In the 1920's Bostonian James Ladley (popularly known as Buck) lived in Caroline Court. Of medium build his tanned skin spoke of an open air life, and his street performances fascinated the crowds in the town. He would allow himself to be tied up in ropes from which he would free himself in an incredibly short time, he would break a piece of glass between his teeth and calmly chew and swallow the larger pieces, he would chew coal and brick and with his two hands bend double a piece of steel half an inch in thickness. Asked how he came to start such an occupation he said that he was out of work and had nothing to eat so he thought he would try to get some money in an honest way, and that is why he went on the market. As previously said, he used to get tied up and free himself in a certain time without undoing the knots. One May Day market two farm labourers, out for a days fun, tied him up and said they would give him five shillings if he could get free within 20 minutes, he told them to put 2/6d each in the ring and he would shake hands with them. They put the money in the ring and as they did he just gave his hands a twist, the ropes fell loose, and he shook hands with them as promised. On another occasion he was doing his turn on Bargate Green when someone in the crowd challenged him as to whether he actually swallowed the glass, the man bet him £5 that he didn't. Buck hadn't the money to cover the bet but another market man lent him the money. Next came the question of how to prove that he really did swallow the glass and it was eventually decided he should undergo an X-ray examination at Boston Hospital, the loser of the bet to pay the cost of the X-ray too. He went for the examination and proved to the satisfaction of the man that there was nothing fake about it and went home that night with £5 in his pocket. Another time a man said to Buck that he could chew glass as well as he could so he thought he would give him a try, he asked the people in the crowd to be witnesses of the fact that the man had agreed to do it at his own risk and they agreed. Buck chewed his into powder and swallowed it and then came the mans turn, as soon as he got it in his mouth he began to bleed and Buck took it from him and dressed his mouth with iodine. The injured man put his hand in his pocket and gave Buck 10 shillings and whenever he passed Buck afterwards he threw 2 shillings in the ring. He took £11 odd that day at Beedall's corner.

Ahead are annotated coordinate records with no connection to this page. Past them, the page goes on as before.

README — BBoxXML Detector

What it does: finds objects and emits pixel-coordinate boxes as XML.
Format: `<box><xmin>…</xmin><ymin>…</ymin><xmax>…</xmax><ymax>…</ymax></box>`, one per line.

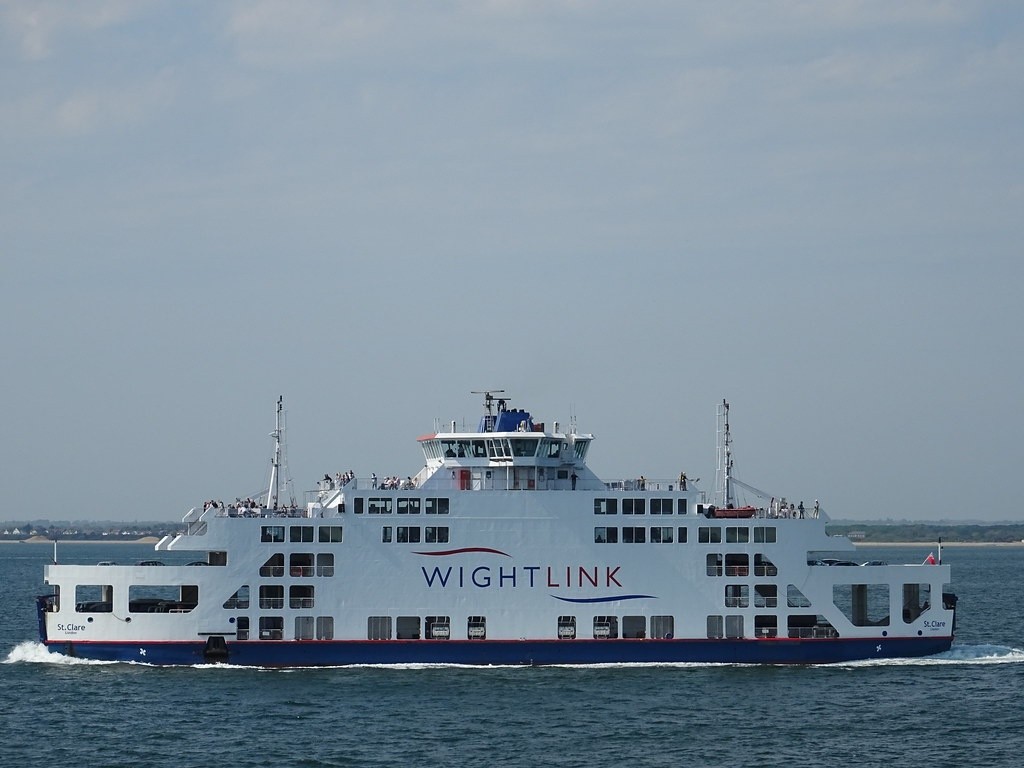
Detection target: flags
<box><xmin>927</xmin><ymin>555</ymin><xmax>936</xmax><ymax>564</ymax></box>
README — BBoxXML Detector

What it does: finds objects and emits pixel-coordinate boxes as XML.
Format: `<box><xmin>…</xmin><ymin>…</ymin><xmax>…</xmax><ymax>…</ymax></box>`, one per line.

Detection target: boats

After each performance he took two or three teaspoonsfuls of a celebrated golden syrup which cleared all the glass and coal dust out of his system He once had an offer to join the Circus but said the money was not enough in comparison with the risk and so he refused.
In his younger days he was a good boxer, wrestler and a weightlifter, he claimed that when he was 18 he could lift a quarter of a ton and when Fisher Clarks factory was being built he carried five 1cwt bags of cement (a quarter of a ton) tied together from the lorry to inside the building.
He would have been born in about 1889 as in 1935 he was 46 years old and a labourer on the dock. By this time he had not done his "magic" in eight or ten years because certain people in authority did not look with a very favourable eye on his performances in the public streets because of the possible effect they might have on the younger generation but, as shown to a reporter of 1935, he could still bend the steel and lift a 4 stone weight (56lbs) above his head with the little finger of his right hand.